→ **Task description**
Could you continue the email on WebDAV strong ETags from the point where it ends, carrying on its list of requirements?

→ **Excerpted text**
___
From: Lisa Dusseault <lisa@osafoundation.org>
Date: Tue, 29 Nov 2005 13:28:53 -0800
Message-Id: <04f55c87171bb6b6ec923fa355813e62@osafoundation.org>
Cc: Wilfredo Sánchez Vega <wsanchez@apple.com>, Geoffrey M Clemm <geoffrey.clemm@us.ibm.com>, WebDav <w3c-dist-auth@w3.org>, Cullen Jennings <fluffy@cisco.com>
To: Julian Reschke <julian.reschke@gmx.de>

On Nov 29, 2005, at 12:07 PM, Julian Reschke wrote:

> It seems that you have a very specific authoring scenario in mind, 
> which you'd like to be simpler to support in a client. How about 
> summarizing the *precise* requirements first, then think about the 
> right technical approach, and only then discuss a way what to do in 
> the spec? Yes, that's more work to do then simply stating "Strong 
> ETags are now required", but it's the better approach nevertheless.

First, before discussing the precise requirements I have in mind, I'd 
like to remind you that the "Strong ETags" proposal didn't come from me 
alone, I'm not the only one with requirements.  After the 2002 interop 
where this was first discussed, we had a bunch of list discussion about 
this in late 2002, e.g. Dan Brotsky's email of Oct 16 and yours of Nov 
28. You were the one who pointed out that solving the problem we were 
discussing required strong ETags, not weak ETags.

The requirements:
  - Clients must be able to interoperate against different server 
implementations with great consistency.  That means that there should 
be very few cases where clients need to determine what the server 
implementation is or what features it supports, or how, before choosing 
between alternative code paths.
___
→ **Dataset excerpt**
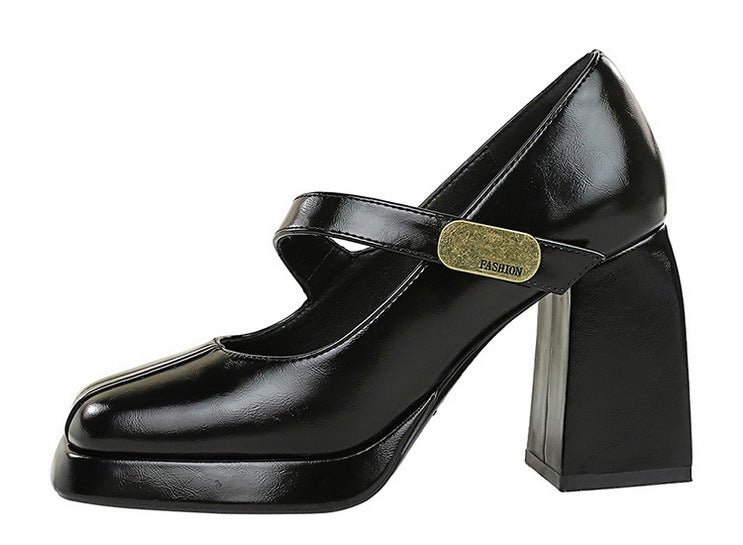 BIGTREE shoes Retro Chunky Women Pumps Block Heel Women Shoes Metal buckle Mid heel Shoes Platform high heels 9 cm Female Shoes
___
→ **Exercise response**
  - Clients must be able to be confident, when doing a PUT, that they 
are not overwriting another client's change -- that means that there 
must be some way to compare the state of the resource to the state when 
it was last retrieved.
  - Specifically, this must work for images, HTML pages, office 
documents, etc -- without requiring any different behavior on the part 
of a client.  It would be nice if the server didn't have to care what 
kind of resource it had, as well.
  - It must be possible to write a generic library or remote file 
system, such as WebDAV FS, Xythos WFC or Adobe's library -- one which 
communicates with the WebDAV server on behalf of an application such as 
Word or Photoshop, without requiring overly heavy integration between 
the application and the library.
  - Clients must be able to keep an offline store with content that's 
fairly reliably consistent with what's on the server.  (One problem to 
solve here is for the client to know whether it needs to download a 
resource after a PUT)

I generated these rather off-the-cuff, but I believe that's a good 
start at least.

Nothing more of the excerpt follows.